(Brasileiros, 11/04/2016) Pesquisa do Hospital de Restauração do Recife será apresentada em abril na Academia Americana de Neurologia com novos achados sobre atuação do zika.
O vírus zika pode estar associado a uma disfunção autoimune que ataca a mielina, substância que envolve células nervosas e facilita a transmissão de impulsos nervosos. A hipótese é resultado de um estudo brasileiro que será apresentado na reunião anual da Academia Americana de Neurologia em Vancouver, Canadá, em abril. Segundo os pesquisadores, a anomalia deflagrada é semelhante à esclerose múltipla.
Uma doença autoimune ocorre quando o sistema imunológico ataca organismos que não causariam mal ao corpo. No caso da esclerose e na ação do zika observada na pesquisa, o sistema entende que partes do próprio cérebro são “estranhas” e começam a atacá-lo. Essa ação deflagra uma série de disfunções que variam de dificuldades motoras a problemas de memória.

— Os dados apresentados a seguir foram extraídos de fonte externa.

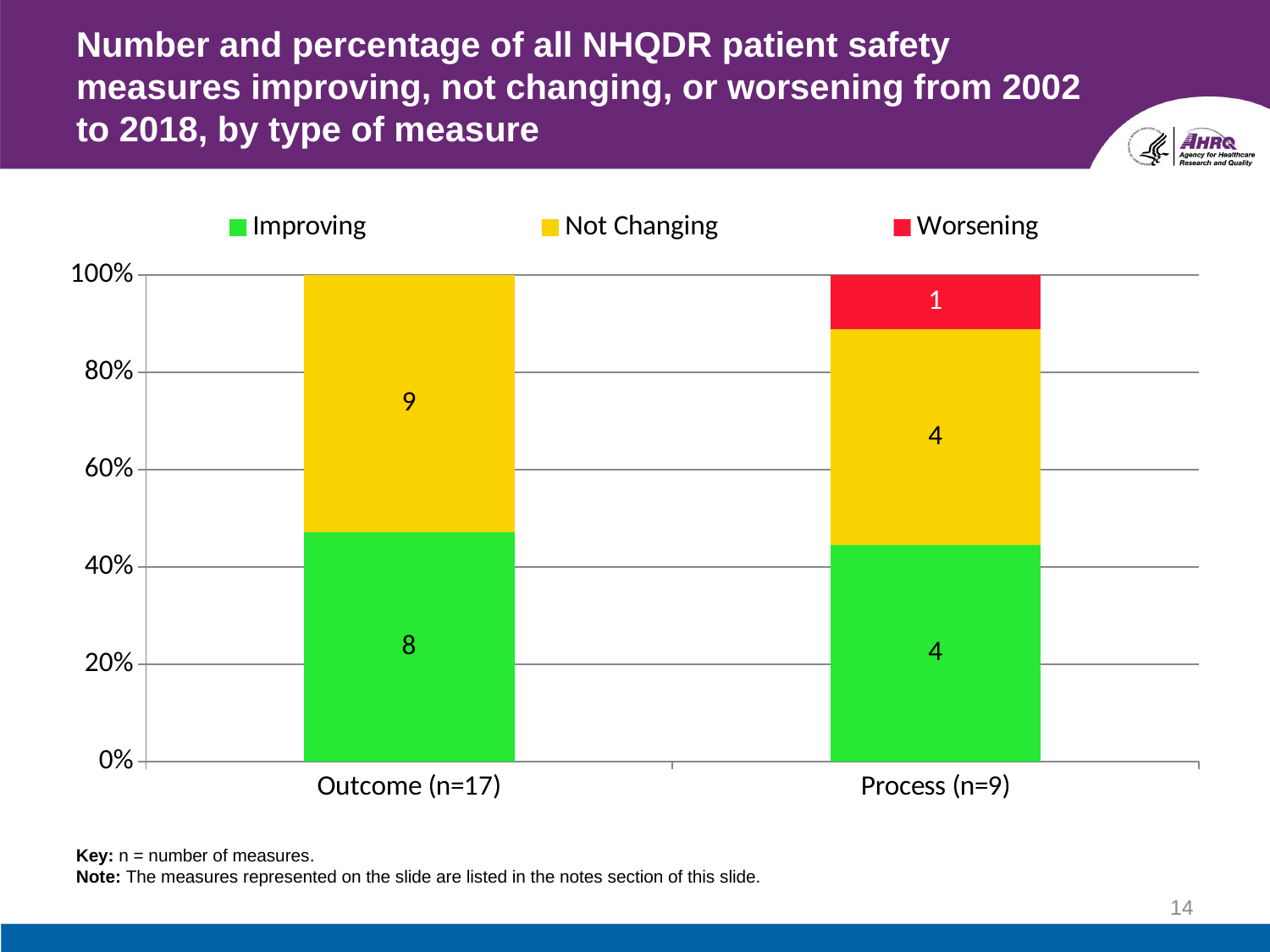
How many Outcome measures are Improving? 8 How many Process measures are Not Changing? 4 How many Outcome measures are Not Changing? 9 How many Process measures are Worsening? 1 What is the total number of measures in the Process bar? 9 Which series is shown in red in the legend? Worsening How many categories are shown on the x axis? 2 How many series does the legend list? 3 What is the difference between the number of Not Changing and Improving Outcome measures? 1 What kind of chart is shown on the slide? Stacked bar chart Is the Improving share of the Outcome bar greater or less than 40%? greater Which has more Improving measures, Outcome or Process? Outcome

“O nosso estudo é pequeno, mas oferece evidências de que o vírus pode ter outros efeitos no cérebro para além do que foi verificado até agora”, diz Maria Lucia Brito Ferreira, chefe do serviço de Neurologia do Hospital de Restauração do Recife, em nota divulgada pela assessoria do evento. “Mas mais pesquisas precisam ser feitas para explorar se é mesmo o zika a causa desses problemas cerebrais.”
Para chegar a essa conclusão, os pesquisadores acompanharam pessoas que vieram para o hospital em Recife entre dezembro 2014 e junho de 2015 com sintomas compatíveis com zika, dengue e chikungunya.
Todas as pessoas vieram para o hospital com febre e erupções cutâneas. Alguns também apresentavam coceira intensa, dores musculares, dores nas articulações e olhos vermelhos. Ao todo, os autores perceberam 151 casos de alterações neurológicas nesse período. Os sintomas começaram imediatamente para algumas pessoas e até 15 dias depois do contágio para outras.
O mais intrigante para os autores, entretanto, foi que seis desses indivíduos desenvolveram sintomas neurológicos consistentes com doenças autoimunes. Eles foram submetidos a exames para verificação e os testes mostraram que todos haviam sido infectados com o vírus zika. Também exames para dengue e chikungunya foram negativos.
Testes mais aprofundados mostraram que a condição foi uma decorrência de uma encefalomielite aguda, um tipo de inflamação do cérebro e da medula. Exames de imagem também mostraram que o zika nesses pacientes danificaram a substância branca do cérebro (parte formada geralmente por fibras, onde se encontram o axônio, espécie de “corpo” dos neurônios).
Quando os pacientes receberam alta do hospital, cinco ainda tiveram problemas de locomoção. Uma pessoa apresentou problemas de visão e outra teve problemas de memória e cognitivos. Diferente da esclerose múltipla, no entanto, a encefalomielite aguda consiste numa única crise, em que a pessoa geralmente se recupera em seis meses.
“Isso não significa que todas as pessoas infectadas com zika vão ter esses problemas cerebrais. Mesmo dentre as pessoas que apresentam problemas no sistema nervoso, a maioria não terá problemas de locomoção”, diz Maria Lucia. “No entanto, nosso estudo fortalece pesquisas que já avisavam sobre os efeitos persistentes do vírus no cérebro.”
Para James Sejvar, do Centro de Controle de Doenças nos Estados Unidos, não há alta incidência da condição no Brasil, mas o estudo mostra que médicos precisam estar preparados para ocorrências desse tipo. “Claro que a questão que ainda permanece é como o zika consegue causar essas doenças inflamatórias do sistema nervoso. Felizmente, muitas pesquisas sobre o tema estão em curso.”